Once a livery is decided, Sudol will move forward in releasing the related engineering and the team in the C-130 paint barn at the Lockheed Martin site in Marietta, Georgia (home to Hercules final production) goes to work.
The most commonly-painted Super Hercules livery today is the two-shade, gray scallop pattern painted on U.S. Air Force Special Operations tankers. However, looking at paint schemes over the life of the program, the single-color, matte gray wins the race since not only does the U.S. Air Force use this livery on its mobility command aircraft, but so do international customers such as Tunisia, Israel, Canada and many others.
When asked which of his paint schemes is his favorite, Sudol said the one used by the Kuwait Air Force.
“The Kuwait tankers, which have a matte, three-color desert camouflage pattern that wraps around the entire aircraft,” he said, noting the aircraft also has unique Arabic details.
Surprisingly, the C-130 is not painted all at one time. At various stages of production, areas such as wheel wells, flap wells, ramp edges and control surfaces are painted individually.
While Sudol is the C-130 Program’s engineer for livery schematics, there are more than 30 Lockheed Martin team members in the paint barn ready to customize each C-130J coming through the door. Given current production demand, the paint team works one aircraft at a time, but can easily switch between liveries from aircraft-to-aircraft.
When it makes its way to the paint barn as a complete aircraft, it will then go through a full body paint job during a two-week period in accordance with the current two-week production pulse.
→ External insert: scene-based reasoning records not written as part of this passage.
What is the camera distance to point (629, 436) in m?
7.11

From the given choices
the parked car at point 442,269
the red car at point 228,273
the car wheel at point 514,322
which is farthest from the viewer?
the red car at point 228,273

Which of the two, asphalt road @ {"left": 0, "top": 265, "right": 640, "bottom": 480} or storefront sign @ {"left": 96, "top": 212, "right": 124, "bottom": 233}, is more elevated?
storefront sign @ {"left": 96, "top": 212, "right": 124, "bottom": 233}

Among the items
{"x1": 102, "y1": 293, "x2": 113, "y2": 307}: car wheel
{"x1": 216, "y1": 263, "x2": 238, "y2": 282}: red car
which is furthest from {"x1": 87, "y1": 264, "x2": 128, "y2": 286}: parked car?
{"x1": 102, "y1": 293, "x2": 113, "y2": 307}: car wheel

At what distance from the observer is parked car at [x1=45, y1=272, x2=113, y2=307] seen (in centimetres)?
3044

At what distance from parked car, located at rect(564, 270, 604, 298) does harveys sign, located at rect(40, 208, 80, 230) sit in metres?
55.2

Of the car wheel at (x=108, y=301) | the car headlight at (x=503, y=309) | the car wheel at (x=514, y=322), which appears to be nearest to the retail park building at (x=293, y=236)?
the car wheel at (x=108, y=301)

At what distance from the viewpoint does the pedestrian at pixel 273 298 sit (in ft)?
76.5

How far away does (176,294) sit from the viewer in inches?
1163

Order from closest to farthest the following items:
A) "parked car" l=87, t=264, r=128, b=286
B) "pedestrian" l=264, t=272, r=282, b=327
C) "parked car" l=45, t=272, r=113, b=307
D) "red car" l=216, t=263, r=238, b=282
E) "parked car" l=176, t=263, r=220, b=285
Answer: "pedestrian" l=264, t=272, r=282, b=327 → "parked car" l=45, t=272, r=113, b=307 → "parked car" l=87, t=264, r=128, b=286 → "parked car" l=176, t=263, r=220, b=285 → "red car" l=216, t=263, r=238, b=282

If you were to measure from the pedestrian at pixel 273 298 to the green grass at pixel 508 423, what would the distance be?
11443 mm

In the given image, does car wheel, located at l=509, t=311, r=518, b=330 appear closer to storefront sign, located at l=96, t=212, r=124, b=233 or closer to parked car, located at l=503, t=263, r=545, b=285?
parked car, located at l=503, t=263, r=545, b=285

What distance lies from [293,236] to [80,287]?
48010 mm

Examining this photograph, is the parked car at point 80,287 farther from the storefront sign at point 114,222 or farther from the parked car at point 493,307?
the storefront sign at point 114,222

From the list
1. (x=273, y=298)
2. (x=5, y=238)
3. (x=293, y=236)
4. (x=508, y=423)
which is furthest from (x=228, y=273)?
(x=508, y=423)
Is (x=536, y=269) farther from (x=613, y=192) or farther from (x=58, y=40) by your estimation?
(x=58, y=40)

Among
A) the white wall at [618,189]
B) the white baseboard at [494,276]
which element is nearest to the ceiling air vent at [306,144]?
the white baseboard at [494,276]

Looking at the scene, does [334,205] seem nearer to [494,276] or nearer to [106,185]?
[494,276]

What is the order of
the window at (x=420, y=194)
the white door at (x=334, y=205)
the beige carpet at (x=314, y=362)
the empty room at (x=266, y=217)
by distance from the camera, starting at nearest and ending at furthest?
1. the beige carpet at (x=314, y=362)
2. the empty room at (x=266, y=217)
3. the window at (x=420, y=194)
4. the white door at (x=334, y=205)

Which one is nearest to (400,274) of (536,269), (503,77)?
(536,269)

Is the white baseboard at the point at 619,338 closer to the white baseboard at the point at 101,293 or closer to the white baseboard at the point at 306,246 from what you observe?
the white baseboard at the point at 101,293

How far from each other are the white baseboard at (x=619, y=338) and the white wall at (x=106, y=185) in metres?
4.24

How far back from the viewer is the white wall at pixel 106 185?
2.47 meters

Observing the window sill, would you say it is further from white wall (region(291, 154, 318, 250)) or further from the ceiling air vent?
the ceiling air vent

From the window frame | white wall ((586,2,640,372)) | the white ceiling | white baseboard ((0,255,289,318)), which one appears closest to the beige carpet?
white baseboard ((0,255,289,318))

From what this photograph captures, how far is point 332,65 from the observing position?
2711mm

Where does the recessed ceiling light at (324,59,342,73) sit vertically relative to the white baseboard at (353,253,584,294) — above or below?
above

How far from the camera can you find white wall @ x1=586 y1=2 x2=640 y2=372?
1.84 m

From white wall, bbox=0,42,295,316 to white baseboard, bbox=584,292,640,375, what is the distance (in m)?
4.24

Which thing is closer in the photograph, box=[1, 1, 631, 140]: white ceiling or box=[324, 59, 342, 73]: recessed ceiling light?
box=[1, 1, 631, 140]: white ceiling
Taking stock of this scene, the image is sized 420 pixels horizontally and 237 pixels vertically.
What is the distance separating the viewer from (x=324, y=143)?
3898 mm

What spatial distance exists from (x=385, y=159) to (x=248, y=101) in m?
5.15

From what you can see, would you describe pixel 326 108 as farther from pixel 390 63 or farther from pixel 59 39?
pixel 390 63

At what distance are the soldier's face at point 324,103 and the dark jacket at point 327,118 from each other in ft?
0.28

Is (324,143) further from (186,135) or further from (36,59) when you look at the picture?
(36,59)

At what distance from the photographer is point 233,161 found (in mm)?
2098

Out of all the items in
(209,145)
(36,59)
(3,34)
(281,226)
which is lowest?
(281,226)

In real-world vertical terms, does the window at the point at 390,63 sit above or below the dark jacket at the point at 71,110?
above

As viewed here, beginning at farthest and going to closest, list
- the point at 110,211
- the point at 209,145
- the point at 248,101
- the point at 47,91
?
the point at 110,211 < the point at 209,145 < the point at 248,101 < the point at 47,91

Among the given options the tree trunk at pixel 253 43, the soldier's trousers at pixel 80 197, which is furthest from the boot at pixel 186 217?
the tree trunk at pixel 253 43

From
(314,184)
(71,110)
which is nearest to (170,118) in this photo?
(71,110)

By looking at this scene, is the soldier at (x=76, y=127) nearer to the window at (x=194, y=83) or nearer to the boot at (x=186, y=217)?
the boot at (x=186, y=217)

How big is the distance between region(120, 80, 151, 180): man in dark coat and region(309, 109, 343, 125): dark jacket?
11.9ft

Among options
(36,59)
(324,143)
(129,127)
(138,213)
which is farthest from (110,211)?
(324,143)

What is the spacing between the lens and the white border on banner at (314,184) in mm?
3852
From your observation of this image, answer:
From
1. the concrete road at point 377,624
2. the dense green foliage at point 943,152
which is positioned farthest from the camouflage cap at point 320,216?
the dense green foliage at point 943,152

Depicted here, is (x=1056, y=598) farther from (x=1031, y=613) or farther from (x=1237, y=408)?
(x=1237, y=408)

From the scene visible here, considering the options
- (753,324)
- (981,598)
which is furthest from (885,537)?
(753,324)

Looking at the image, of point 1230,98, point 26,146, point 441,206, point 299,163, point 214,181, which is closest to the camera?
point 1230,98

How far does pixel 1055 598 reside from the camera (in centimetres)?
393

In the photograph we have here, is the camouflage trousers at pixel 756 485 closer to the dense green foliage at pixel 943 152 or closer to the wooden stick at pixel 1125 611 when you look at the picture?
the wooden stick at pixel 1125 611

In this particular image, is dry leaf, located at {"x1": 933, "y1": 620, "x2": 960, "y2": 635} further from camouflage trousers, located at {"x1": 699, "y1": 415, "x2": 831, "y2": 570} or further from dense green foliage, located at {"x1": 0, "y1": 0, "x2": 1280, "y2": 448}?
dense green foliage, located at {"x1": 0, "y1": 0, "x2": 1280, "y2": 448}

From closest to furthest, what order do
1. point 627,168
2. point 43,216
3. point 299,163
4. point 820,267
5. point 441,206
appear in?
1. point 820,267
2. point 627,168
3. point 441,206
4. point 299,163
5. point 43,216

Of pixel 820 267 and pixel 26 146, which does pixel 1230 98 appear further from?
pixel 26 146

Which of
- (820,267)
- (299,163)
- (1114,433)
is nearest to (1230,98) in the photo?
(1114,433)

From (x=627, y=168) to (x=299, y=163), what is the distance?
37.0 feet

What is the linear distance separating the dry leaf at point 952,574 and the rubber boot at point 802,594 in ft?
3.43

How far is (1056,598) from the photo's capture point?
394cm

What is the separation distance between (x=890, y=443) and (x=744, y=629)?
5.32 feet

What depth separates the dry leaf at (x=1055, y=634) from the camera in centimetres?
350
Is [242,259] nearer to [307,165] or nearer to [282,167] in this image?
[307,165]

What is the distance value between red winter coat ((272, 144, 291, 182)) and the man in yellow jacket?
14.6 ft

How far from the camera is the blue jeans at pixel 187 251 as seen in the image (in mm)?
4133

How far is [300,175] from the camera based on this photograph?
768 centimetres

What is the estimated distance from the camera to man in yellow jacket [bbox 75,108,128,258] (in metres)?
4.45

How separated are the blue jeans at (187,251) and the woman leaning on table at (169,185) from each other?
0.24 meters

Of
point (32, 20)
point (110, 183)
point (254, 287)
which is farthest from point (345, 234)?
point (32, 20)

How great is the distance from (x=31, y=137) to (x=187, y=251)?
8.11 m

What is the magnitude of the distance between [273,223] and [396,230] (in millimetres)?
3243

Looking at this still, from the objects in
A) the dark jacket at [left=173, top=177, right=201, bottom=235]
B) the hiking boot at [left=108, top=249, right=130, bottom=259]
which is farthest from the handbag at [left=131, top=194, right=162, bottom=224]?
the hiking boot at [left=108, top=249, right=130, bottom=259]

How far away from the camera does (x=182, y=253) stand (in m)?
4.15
This is also when customer-specific markings will be added, henceforth identifying it for the duration of production and delivery. This is the same for any scheme – gray or customized.
“Designing Hercules paint schemes and actually painting the C-130 takes a lot of attention to detail,” Sudol said.
The first production C-130 was actually natural metal. That aircraft—and the more than 500 others that have followed--was delivered more than 60 years go from the Marietta, Georgia, facility. Ever since, variations of the Hercules and Super Hercules have graced the skies of the U.S. and its allies bringing proven capabilities to those who need it most in the areas other aircraft can’t reach.